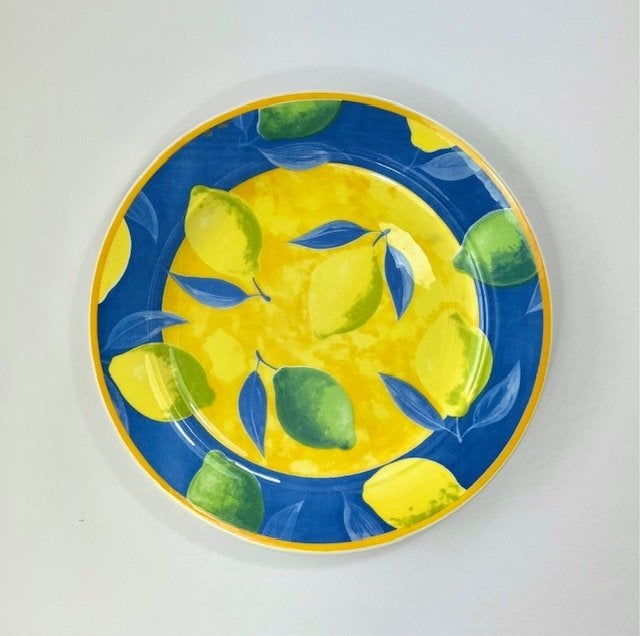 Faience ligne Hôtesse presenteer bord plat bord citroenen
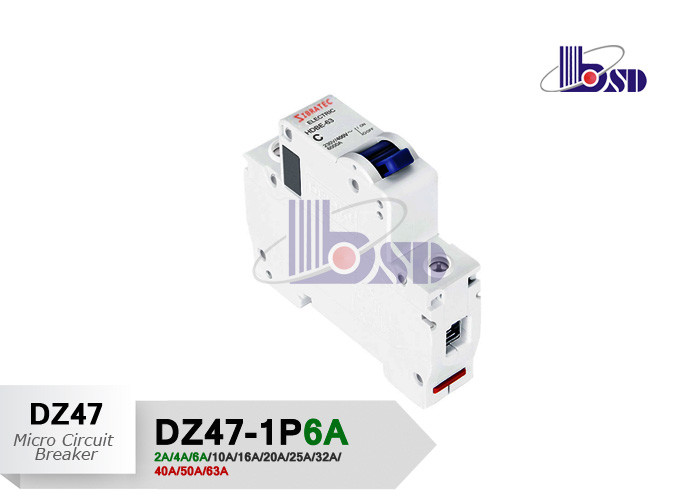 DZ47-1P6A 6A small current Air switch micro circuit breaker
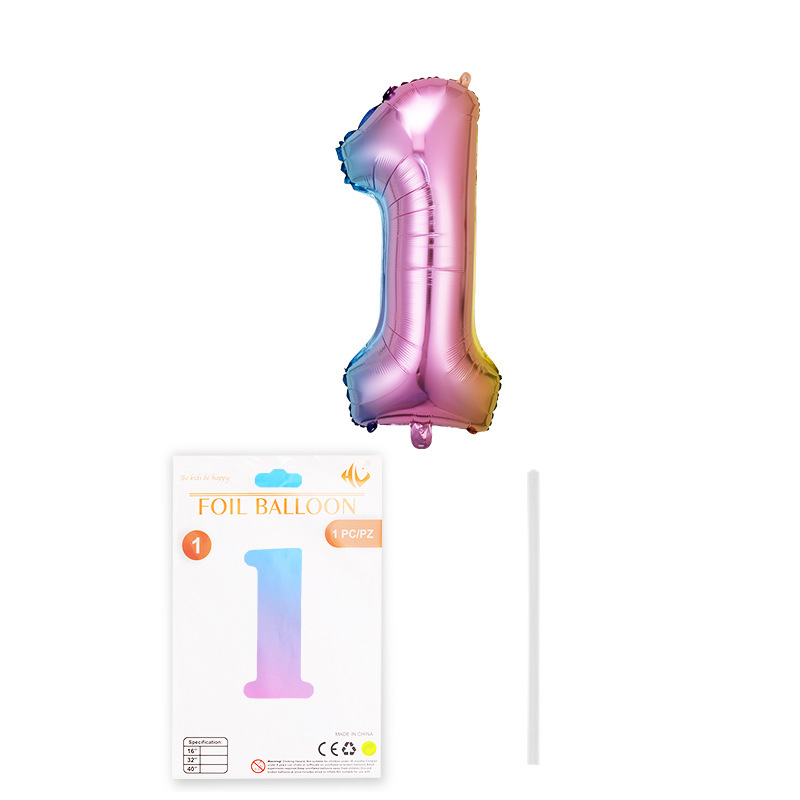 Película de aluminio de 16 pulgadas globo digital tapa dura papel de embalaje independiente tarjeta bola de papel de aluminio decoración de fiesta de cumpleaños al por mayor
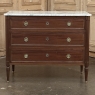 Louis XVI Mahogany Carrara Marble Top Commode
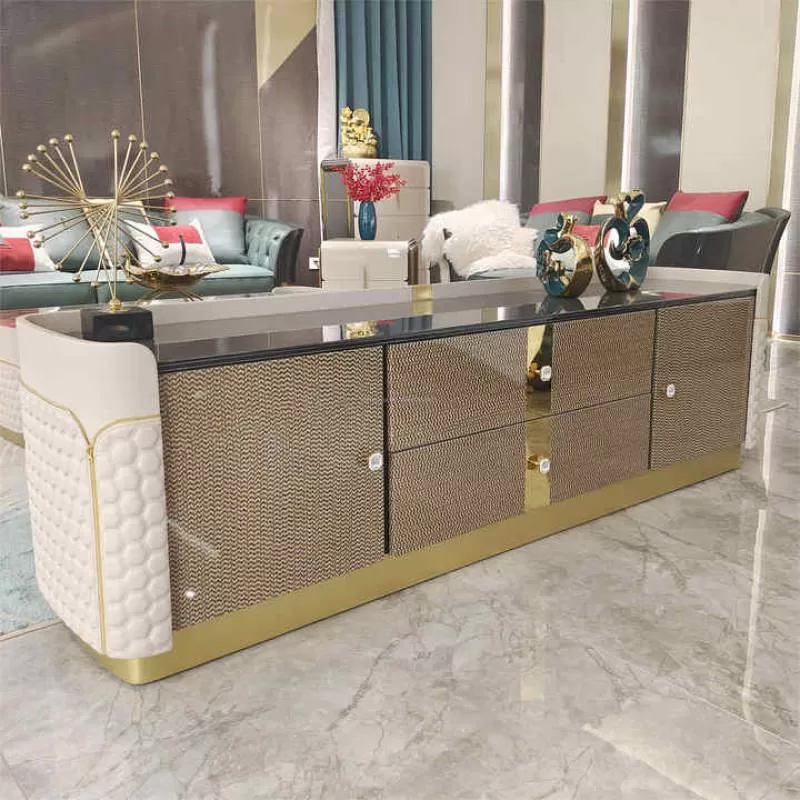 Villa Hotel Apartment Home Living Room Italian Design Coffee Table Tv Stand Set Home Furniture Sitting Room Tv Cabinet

+---+

Set down the data above exactly as it appears, line for line, omitting the pictures and keeping only the accompanying text.

# WRITTEN RESPONSE
 Faience ligne Hôtesse presenteer bord plat bord citroenen
 DZ47-1P6A 6A small current Air switch micro circuit breaker
 Película de aluminio de 16 pulgadas globo digital tapa dura papel de embalaje independiente tarjeta bola de papel de aluminio decoración de fiesta de cumpleaños al por mayor
 Louis XVI Mahogany Carrara Marble Top Commode
 Villa Hotel Apartment Home Living Room Italian Design Coffee Table Tv Stand Set Home Furniture Sitting Room Tv Cabinet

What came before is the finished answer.